Laccase enzyme activity determination
The laccase activity was quantified spectrophotometrically using 2,6-dimethoxyphenol (DMOP) as substrate, as previously described .
Characterization of dsRNAs in B. cinereaCCg378
The nucleic acid composition analysis of B. cinerea CCg378 revealed the presence of extrachromosomal genetic elements (EGEs) that had a faster electrophoretic mobility than that of genomic DNA. These molecules were sensitive to RNaseA treatment in a low ionic strength buffer, but they were resistant in a high salt concentration buffer (not shown). Furthermore, these genetic elements were retained in CF11 cellulose columns when an ethanol-containing solution was used as the elution buffer, but they were eluted with an ethanol-free buffer, which indicates that these molecules corresponded to dsRNAs. Agarose gel electrophoretic analysis of the CF11-cellulose-purified molecules showed four sharp bands of approximately 2.2, 1.95, 1.75 and 1.4 kilobase pairs (kbp) (Figure 1). The 2.2-kbp band had a considerably greater intensity than the smaller sized bands, and it contained two types of dsRNAs of almost identical molecular size that could be minimally separated by polyacrylamide gel electrophoresis (not shown).

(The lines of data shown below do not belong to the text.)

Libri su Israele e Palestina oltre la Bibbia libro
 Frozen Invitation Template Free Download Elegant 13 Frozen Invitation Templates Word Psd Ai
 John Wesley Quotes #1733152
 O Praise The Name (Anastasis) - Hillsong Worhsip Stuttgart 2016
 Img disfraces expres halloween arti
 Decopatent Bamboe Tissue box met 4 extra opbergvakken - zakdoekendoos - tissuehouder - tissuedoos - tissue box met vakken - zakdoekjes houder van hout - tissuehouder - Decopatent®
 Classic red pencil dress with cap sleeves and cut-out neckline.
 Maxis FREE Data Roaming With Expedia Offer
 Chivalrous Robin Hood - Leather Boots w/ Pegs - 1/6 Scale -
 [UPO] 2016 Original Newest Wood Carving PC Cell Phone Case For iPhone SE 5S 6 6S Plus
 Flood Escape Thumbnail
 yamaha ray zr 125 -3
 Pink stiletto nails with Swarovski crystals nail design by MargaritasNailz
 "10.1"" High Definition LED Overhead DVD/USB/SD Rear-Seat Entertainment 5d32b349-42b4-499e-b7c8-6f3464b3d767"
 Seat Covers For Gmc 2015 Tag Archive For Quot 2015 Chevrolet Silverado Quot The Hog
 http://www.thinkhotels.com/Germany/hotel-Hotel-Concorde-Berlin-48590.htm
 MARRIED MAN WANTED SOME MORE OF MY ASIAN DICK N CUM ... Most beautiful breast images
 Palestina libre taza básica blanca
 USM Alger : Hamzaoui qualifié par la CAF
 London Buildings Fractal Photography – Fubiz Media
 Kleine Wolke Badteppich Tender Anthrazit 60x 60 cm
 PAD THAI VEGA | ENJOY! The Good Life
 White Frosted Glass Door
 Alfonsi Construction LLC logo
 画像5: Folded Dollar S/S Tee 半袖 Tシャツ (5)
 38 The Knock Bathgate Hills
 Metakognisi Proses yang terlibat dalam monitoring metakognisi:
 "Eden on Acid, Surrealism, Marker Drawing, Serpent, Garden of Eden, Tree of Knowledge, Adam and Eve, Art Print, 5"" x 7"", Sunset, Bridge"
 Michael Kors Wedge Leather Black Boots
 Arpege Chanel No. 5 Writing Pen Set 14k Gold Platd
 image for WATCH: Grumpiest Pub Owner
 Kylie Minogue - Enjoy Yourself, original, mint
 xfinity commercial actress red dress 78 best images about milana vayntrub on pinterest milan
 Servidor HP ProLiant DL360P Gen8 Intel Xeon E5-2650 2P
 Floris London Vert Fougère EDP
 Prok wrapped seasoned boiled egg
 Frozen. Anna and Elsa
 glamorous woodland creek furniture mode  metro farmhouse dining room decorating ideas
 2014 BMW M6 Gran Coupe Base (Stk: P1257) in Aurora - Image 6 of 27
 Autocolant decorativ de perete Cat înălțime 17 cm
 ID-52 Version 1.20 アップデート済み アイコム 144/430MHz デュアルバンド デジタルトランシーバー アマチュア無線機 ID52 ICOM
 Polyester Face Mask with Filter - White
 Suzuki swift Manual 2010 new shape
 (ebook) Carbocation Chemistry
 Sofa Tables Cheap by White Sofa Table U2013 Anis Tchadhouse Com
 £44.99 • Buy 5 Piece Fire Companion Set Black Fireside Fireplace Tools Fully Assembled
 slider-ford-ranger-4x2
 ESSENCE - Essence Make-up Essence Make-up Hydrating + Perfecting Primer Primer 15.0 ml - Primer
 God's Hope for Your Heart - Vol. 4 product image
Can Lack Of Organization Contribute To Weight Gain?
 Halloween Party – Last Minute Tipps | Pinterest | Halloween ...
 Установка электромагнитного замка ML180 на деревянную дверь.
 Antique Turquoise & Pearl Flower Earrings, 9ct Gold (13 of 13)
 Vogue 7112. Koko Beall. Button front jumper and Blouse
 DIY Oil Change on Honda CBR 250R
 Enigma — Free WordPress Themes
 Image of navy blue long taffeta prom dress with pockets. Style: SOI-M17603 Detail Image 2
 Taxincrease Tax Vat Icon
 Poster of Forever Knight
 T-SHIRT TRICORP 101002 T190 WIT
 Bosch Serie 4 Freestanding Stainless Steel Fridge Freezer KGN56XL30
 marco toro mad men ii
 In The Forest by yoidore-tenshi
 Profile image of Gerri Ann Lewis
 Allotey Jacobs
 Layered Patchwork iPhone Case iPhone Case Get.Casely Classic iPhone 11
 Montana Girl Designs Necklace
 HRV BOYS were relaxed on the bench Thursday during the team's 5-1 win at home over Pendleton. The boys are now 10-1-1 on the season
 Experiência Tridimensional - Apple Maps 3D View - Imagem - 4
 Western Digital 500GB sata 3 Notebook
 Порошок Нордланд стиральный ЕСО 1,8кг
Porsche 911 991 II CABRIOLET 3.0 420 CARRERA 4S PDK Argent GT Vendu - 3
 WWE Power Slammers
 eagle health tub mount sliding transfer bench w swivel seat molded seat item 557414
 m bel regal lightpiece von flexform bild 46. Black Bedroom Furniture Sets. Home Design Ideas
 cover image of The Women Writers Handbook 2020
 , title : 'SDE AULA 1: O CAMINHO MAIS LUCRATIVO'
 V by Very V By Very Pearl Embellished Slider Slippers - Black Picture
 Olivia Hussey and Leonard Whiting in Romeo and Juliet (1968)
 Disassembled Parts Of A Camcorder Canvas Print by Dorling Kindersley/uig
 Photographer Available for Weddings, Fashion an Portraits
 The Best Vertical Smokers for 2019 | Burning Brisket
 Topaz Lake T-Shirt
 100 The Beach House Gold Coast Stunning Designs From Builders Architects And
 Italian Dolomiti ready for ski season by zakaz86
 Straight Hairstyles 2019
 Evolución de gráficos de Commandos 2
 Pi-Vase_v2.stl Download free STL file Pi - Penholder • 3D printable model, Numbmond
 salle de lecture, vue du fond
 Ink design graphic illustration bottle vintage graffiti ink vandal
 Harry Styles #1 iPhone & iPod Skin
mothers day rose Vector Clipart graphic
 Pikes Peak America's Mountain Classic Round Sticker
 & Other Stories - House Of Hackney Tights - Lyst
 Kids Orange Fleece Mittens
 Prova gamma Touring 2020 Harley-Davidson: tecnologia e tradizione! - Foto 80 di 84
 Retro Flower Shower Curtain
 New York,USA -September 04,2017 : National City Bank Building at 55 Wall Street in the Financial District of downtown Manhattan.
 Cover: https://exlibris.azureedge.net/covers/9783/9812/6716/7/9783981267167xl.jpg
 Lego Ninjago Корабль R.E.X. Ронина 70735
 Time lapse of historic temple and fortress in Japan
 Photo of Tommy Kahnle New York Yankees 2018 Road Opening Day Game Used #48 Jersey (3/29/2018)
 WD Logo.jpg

Purification and characterization of viral particles
The presence of viral particles associated with the dsRNAs was detected by preparing mycelium-free protein extracts, precipitating the particulate material and macromolecules with polyethylene glycol 8000, and purifying the mycoviruses in an equilibrium cesium chloride density gradient. Gradient fractions were dialyzed and analyzed using agarose gel electrophoresis to determine the nucleic acid content, imaged using electron microscopy after negative staining to visualize and characterize the viral particles, and evaluated using SDS-polyacrylamide gel electrophoresis to determine the structural polypeptide composition of the mycoviruses.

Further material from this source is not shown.